Un amigo dio una fiesta cuando cumplió los 30 años. Pensaba: "más allá de los anuncios y las series de la tele, adiós a una etapa, la de veinteañeros y el comienzo de otra." O no, ¿qué ha cambiado del cumple celebrado hace cinco o seis años? Para algunos el curro, para otros la pareja que llevan al lado. Si en generaciones atrás, llegar a la treintena era ser un adulto en periodo de pruebas, hoy no hay fecha de caducidad y los 30 se convierten en una prórroga. Muchos, ya han sobrevivido a más de un naufragio, sentimental o laboral, y ahora si la suerte sonríe es el momento de aprovechar que la nómina viene más alta.
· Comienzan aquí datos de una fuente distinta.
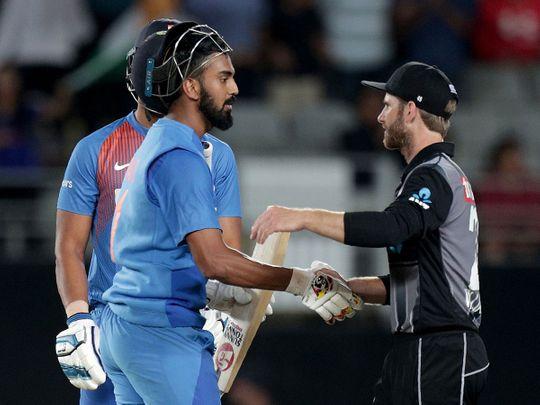 India's Lokesh Rahul (L) speaks to New Zealand's captain Kane Williamson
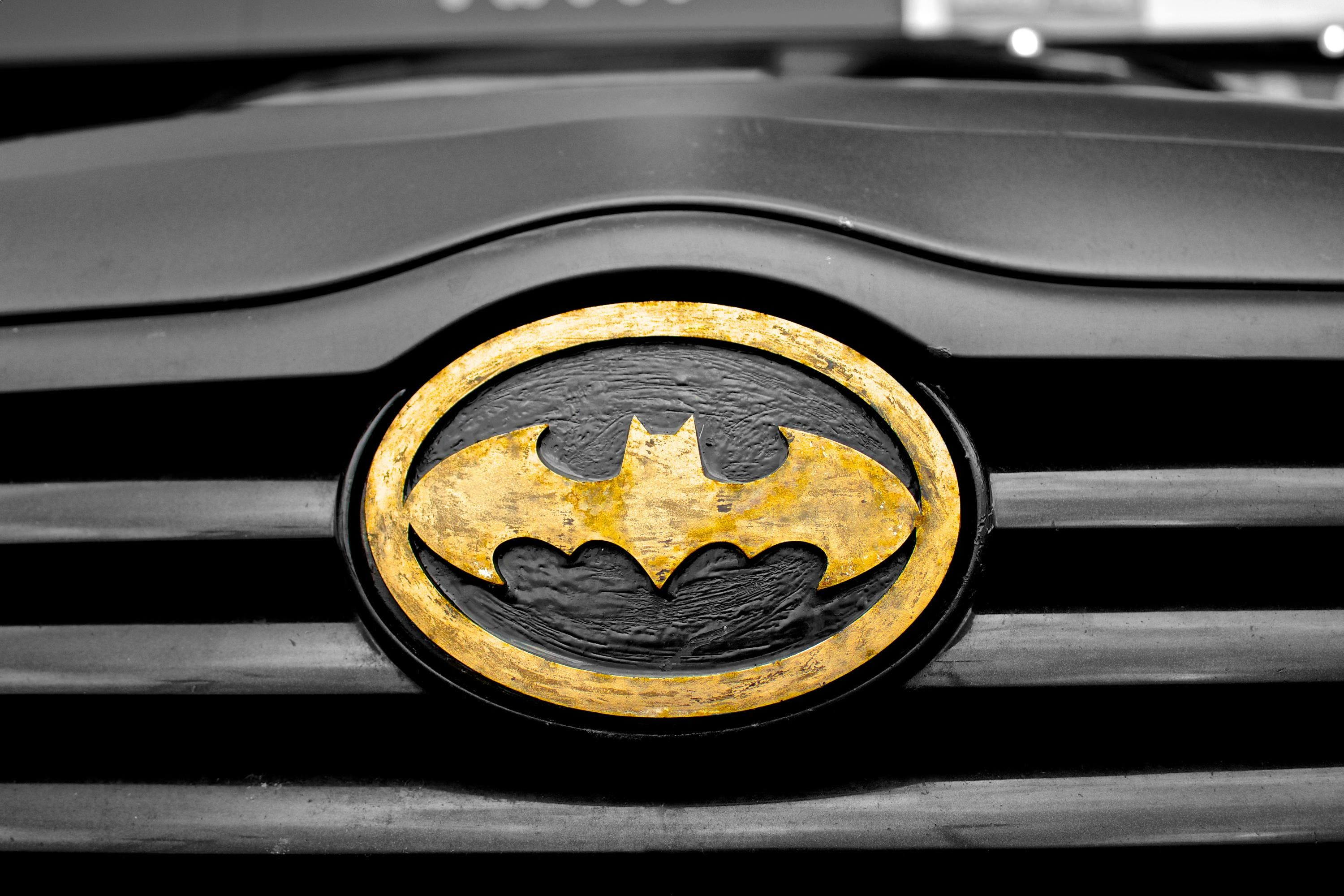 Black and Brown Batman Emblem Close-up Photography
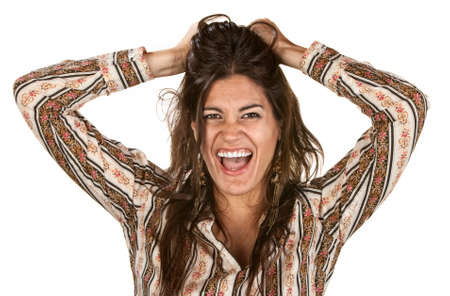 messy hair: Pretty woman holding messy hair and laughing Stock Photo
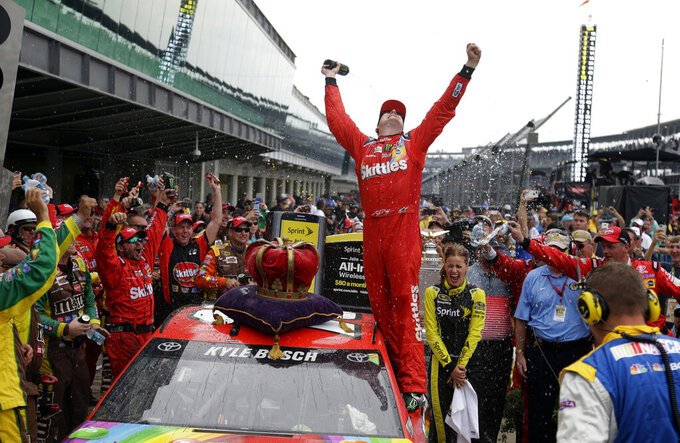 FILE - In this July 26, 2015, file photo, Kyle Busch celebrates after winning the NASCAR Brickyard 400 auto race at Indianapolis Motor Speedway in Indianapolis. NASCAR made the first significant changes to its schedule in years by shuffling the 2020 season into a freshened new sequence that tries to meet the wants of fans to the best of NASCAR's current ability. (AP Photo/Michael Conroy, File)
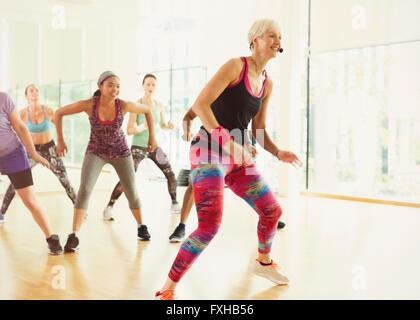 Energetic fitness instructor leading aerobics class - Stock Photo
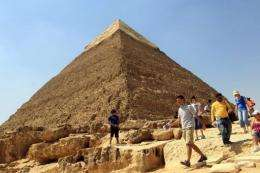 A tourist walks in front the Great Pyramid
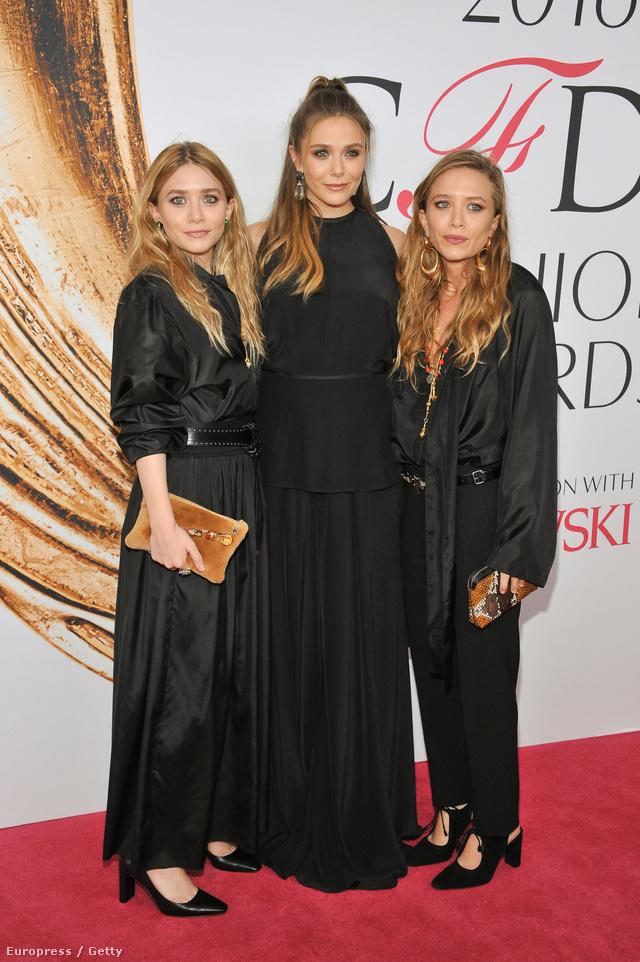A szomorkodó Olsen-testvérek tetőtől-talpig feketében.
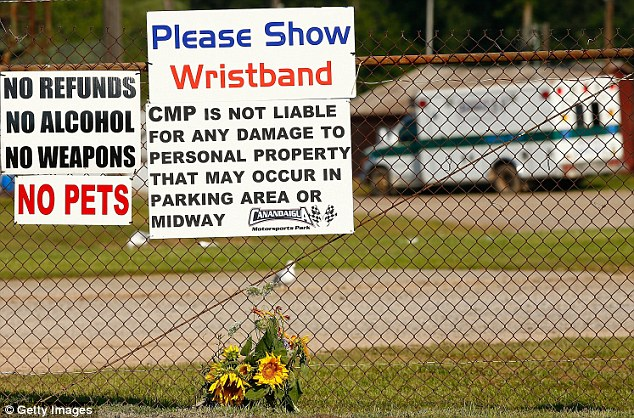Flowers lay next to the front entrance of the Canandaigua Motorsports Park on August 10, the morning after Ward Jr was killed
A mitad de camino, con una adolescencia que es material para la nostalgia, una primera juventud recuerdo de locuras y una edad madura que parece tan lejana, los 30 nos dan confianza. Hay quien dice: "no siento la diferencia, ¿líos, rollos?, los que me apetezcan, pero sin una implicación emocional, que luego te enamoras y lo pasas fatal"
Uno se siente especialmente "impar" cuando se llega a esta edad. El retrato robot de los asistentes a la fiesta de mi amigo era: clase media, estudios universitarios, trabajo con sueldo aceptable y viviendo solos o en pareja en pisos que están pagando o de alquiler. El estilo de ocio es prácticamente igual al de la adolescencia, y no buscan relaciones estables. Aunque cuando las encuentran, suelen aferrarse a ellas y reniegan poco a poco de todo el modo de vida anterior.
En fin, sin saber si nos quedaremos en un monólogo permanente, si seremos "impares" toda la vida, pero con deseo de un futuro estable, herederos de los yuppies de los 80, los treintañeros estamos más preocupados por la próxima reunión que por el desengaño que viene. En medio del camino, con el disfraz de niños y niñas tardíos, sospechamos que cualquier cartel indicador miente al informar de las distancias.
"Que todos nos veamos cuando tengamos cuarenta años", concluyó mi amigo... ¡Que así sea!